WHAT TO DO
Copy everything in the data below exactly except the pictures.

SUPPLIED INFORMATION

--- START ---

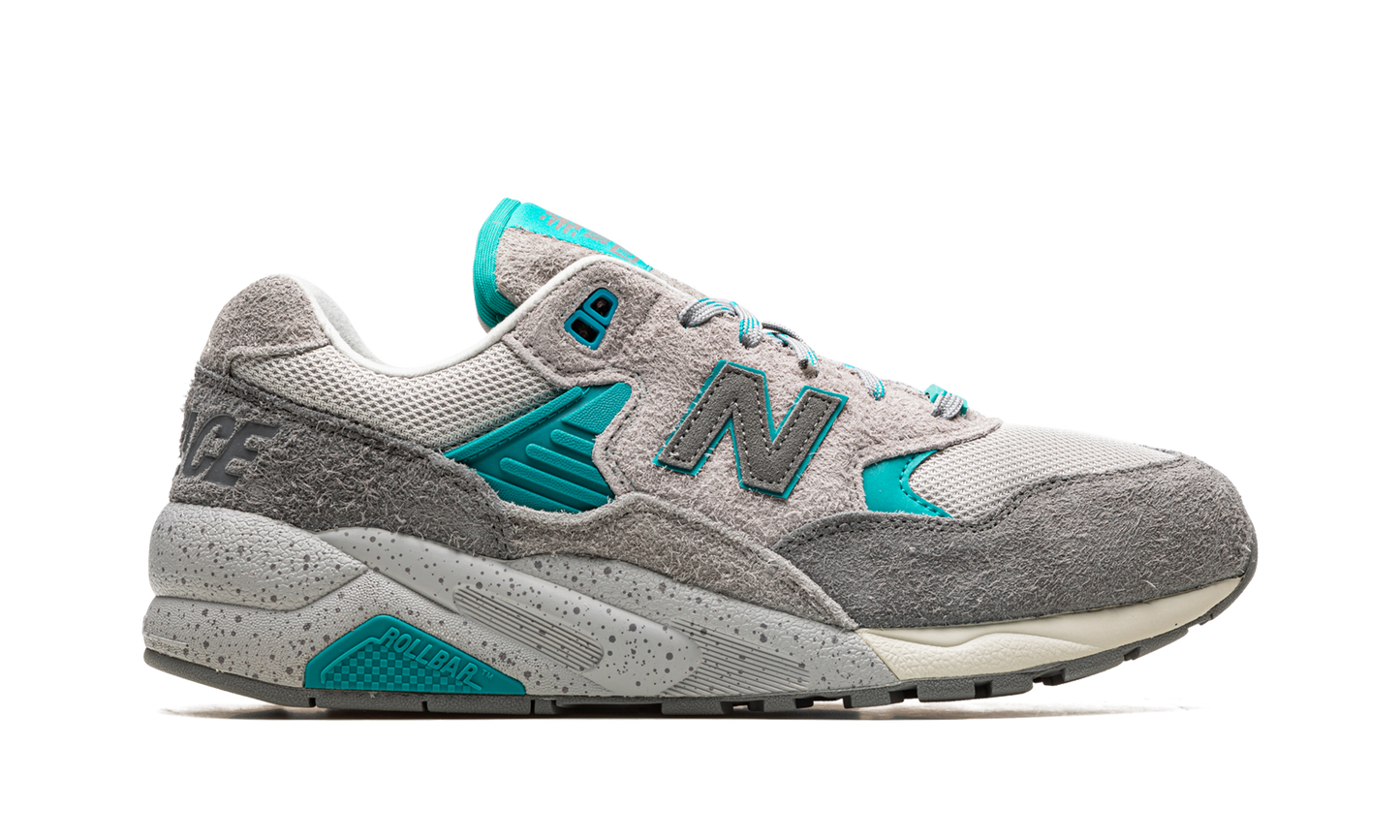 580 "Palace - Gargoyle Lapis Blue" MT580PA2
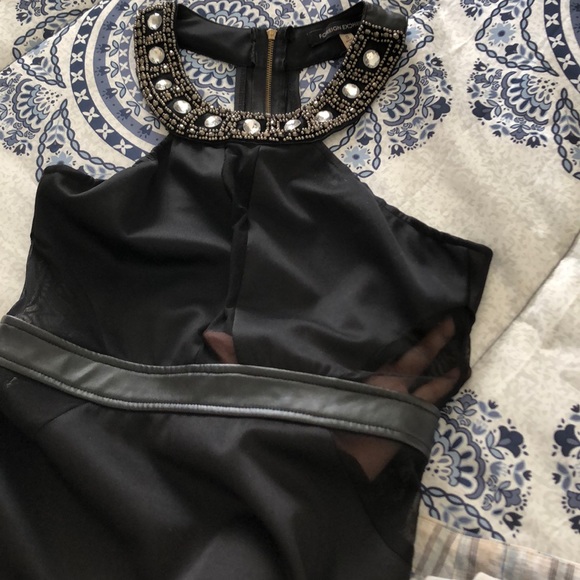 Dress - Picture 8 of 8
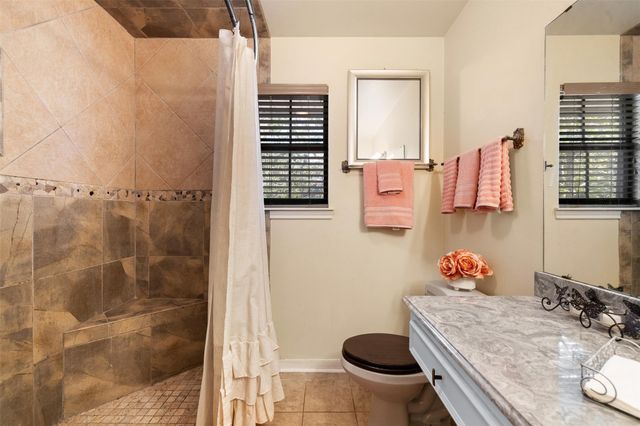 104 N Hickory Lane, Columbus, TX 78934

--- END ---

TASK ANSWER
 580 "Palace - Gargoyle Lapis Blue" MT580PA2
 Dress - Picture 8 of 8
 104 N Hickory Lane, Columbus, TX 78934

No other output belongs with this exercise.